Premium
Fabrication of Low‐Tortuosity Ultrahigh‐Area‐Capacity Battery Electrodes through Magnetic Alignment of Emulsion‐Based Slurries
Author(s) -
Li Linsen,
Erb Randall M.,
Wang Jiajun,
Wang Jun,
Chiang YetMing
Publication year - 2019
Publication title -
advanced energy materials
Language(s) - English
Resource type - Journals
SCImago Journal Rank - 10.08
H-Index - 220
eISSN - 1614-6840
pISSN - 1614-6832
DOI - 10.1002/aenm.201802472
Subject(s) - tortuosity , materials science , fabrication , electrode , nanotechnology , battery (electricity) , graphite , optoelectronics , composite material , porosity , chemistry , alternative medicine , physics , pathology , quantum mechanics , medicine , power (physics)
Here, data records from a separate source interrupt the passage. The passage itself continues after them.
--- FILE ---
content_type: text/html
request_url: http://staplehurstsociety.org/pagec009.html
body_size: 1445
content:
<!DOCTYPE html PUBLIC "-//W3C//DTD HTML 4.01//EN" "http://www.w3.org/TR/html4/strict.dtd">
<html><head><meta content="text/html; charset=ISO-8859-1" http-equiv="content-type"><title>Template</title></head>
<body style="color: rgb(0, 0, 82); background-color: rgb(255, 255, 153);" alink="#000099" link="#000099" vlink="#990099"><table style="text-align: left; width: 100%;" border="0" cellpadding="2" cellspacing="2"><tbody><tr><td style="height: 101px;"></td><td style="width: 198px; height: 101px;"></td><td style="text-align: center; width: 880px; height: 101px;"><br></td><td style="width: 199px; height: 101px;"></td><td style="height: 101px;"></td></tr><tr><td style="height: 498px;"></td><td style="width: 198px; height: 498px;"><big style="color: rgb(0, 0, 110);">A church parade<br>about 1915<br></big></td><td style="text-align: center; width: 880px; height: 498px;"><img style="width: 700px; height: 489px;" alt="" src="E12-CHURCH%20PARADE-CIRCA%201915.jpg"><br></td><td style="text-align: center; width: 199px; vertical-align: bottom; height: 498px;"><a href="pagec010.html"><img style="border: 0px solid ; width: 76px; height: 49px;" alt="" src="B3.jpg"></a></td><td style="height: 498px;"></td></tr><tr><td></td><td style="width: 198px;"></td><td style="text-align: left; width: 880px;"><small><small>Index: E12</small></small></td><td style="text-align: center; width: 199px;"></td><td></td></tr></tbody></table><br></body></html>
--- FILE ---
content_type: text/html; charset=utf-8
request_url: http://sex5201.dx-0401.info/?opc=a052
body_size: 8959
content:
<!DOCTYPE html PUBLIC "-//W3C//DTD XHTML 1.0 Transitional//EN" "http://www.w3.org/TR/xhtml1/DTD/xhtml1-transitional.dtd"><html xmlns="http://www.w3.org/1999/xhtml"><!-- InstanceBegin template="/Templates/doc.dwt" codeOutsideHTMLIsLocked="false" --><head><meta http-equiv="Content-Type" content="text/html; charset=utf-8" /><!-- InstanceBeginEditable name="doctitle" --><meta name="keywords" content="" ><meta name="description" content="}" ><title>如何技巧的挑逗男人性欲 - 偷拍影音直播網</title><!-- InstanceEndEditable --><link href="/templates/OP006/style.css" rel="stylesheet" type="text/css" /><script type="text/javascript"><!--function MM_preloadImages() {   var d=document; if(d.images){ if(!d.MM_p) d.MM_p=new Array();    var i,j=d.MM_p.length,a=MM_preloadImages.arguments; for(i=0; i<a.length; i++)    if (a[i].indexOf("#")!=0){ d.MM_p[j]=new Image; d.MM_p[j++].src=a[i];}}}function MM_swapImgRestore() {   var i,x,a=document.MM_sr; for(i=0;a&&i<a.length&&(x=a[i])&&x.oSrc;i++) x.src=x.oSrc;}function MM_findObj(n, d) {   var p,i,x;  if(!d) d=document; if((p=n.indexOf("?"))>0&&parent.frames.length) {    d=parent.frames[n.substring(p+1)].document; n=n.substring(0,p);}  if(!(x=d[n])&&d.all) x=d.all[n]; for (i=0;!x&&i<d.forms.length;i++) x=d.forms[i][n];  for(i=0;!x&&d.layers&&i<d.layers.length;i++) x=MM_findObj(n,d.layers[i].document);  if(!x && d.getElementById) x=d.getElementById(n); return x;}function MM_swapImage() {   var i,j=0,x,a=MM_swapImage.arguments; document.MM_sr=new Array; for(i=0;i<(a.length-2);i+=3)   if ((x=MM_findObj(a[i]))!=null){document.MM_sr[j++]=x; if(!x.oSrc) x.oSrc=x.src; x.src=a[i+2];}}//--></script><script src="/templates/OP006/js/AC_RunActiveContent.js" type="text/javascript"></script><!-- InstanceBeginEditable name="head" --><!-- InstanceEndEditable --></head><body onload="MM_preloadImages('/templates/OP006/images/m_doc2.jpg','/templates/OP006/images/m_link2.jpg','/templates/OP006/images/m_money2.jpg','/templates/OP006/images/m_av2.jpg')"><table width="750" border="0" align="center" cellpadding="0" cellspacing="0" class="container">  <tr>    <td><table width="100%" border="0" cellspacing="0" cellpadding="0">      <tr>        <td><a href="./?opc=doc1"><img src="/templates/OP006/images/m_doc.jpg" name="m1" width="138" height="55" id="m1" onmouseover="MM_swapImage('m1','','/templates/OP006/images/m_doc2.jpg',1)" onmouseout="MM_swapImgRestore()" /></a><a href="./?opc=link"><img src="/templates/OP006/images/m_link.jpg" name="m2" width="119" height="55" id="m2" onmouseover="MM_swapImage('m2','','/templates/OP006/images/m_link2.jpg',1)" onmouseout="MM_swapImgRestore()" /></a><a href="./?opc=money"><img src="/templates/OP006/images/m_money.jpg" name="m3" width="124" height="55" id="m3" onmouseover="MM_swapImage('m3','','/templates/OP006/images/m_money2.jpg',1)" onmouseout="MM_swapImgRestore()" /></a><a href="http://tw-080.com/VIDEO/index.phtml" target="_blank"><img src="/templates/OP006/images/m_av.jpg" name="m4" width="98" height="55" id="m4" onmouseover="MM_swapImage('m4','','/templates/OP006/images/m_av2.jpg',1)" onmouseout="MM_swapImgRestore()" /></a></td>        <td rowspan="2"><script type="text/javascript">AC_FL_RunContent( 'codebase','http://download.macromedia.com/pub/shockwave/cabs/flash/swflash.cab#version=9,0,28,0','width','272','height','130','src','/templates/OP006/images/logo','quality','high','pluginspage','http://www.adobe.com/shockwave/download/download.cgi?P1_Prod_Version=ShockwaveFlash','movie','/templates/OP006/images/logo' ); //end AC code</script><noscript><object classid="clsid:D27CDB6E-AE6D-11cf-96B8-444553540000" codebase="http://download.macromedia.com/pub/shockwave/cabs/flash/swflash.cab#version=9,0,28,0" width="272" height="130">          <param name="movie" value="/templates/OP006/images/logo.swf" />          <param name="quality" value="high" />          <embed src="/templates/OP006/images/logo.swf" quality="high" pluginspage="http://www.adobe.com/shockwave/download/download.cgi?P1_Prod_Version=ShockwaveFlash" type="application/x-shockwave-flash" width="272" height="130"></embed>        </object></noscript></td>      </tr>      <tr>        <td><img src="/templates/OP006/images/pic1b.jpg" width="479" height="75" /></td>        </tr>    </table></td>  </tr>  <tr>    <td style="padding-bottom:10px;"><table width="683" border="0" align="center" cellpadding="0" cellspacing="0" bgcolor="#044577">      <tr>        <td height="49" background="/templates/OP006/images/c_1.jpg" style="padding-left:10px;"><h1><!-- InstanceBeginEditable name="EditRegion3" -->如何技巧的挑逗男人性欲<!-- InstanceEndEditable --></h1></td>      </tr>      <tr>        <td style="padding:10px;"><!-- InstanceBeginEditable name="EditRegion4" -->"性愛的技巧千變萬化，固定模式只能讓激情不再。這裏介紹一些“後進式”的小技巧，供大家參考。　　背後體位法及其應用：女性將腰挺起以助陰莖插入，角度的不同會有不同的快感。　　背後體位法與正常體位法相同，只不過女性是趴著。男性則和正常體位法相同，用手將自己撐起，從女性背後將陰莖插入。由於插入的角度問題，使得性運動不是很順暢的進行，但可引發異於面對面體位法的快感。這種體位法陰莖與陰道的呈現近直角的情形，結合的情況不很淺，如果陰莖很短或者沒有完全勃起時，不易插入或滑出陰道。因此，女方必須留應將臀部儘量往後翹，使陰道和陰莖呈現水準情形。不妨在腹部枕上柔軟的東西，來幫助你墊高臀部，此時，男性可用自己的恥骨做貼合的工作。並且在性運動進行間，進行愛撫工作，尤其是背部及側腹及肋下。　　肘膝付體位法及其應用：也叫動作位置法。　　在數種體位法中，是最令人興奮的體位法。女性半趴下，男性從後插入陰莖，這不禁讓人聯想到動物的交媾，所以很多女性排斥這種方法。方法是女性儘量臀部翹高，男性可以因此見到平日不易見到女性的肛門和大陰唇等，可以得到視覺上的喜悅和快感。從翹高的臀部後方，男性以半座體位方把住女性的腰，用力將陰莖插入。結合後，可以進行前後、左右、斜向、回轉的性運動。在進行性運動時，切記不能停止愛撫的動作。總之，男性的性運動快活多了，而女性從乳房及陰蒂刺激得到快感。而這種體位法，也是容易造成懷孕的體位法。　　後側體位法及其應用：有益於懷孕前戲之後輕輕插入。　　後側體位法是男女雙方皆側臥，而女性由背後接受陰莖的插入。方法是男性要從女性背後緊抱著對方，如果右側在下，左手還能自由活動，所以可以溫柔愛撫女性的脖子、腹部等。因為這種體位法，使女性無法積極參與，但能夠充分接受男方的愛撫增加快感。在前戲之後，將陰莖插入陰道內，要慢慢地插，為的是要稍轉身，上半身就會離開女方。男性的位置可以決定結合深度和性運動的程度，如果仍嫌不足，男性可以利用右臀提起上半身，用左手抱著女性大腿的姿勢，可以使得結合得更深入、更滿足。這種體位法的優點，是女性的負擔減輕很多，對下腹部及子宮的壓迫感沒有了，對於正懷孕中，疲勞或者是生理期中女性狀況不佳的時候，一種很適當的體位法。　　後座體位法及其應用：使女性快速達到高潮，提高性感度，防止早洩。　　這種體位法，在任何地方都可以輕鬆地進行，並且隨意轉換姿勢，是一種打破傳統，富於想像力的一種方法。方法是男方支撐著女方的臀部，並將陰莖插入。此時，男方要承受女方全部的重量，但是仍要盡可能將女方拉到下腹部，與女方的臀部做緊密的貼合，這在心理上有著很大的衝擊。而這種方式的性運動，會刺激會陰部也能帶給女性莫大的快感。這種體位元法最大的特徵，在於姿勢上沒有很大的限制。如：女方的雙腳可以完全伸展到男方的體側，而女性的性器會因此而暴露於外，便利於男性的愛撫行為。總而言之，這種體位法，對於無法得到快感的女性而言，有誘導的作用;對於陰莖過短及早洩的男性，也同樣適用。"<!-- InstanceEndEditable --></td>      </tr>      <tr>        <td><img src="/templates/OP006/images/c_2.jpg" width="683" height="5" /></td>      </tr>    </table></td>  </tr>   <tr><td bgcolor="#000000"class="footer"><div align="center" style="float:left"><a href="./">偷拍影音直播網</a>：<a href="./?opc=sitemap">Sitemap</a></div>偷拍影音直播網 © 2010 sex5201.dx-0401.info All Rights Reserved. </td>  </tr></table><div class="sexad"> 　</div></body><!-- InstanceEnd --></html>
High energy‐density, low‐cost batteries are critically important to a variety of applications ranging from portable electronics to electric vehicles (EVs) and grid‐scale storage. While tremendous research effort has been focused on new materials or chemistries with high energy‐density potential, design innovations such as low‐tortuosity thick electrodes are another promising path toward higher energy density and lower cost. Growing demand for fast‐charging batteries has also highlighted the need for negative electrodes that can accept high rate charging without metal deposition; low tortuosity can be a benefit in this regard. However, a general and scalable fabrication method for low‐tortuosity electrodes is currently lacking. Here an emulsion‐based, magnetic‐alignment approach to producing thick electrodes (>400 µm thickness) with ultrahigh areal capacity (up to ≈14 mAh cm −2 vs 2–4 mAh cm −2 for conventional lithium ion) is reported. The process is demonstrated for LiCoO 2 and meso‐carbon microbead graphite. The LiCoO 2 cathodes are confirmed to have low tortuosity via DC‐depolarization experiments and deliver high areal capacity (>10 mAh cm −2 ) in galvanostatic discharge tests at practical C‐rates and model EV drive‐cycle tests. This simple fabrication method can potentially be applied to many other active materials to enable thick, low‐tortuosity electrodes.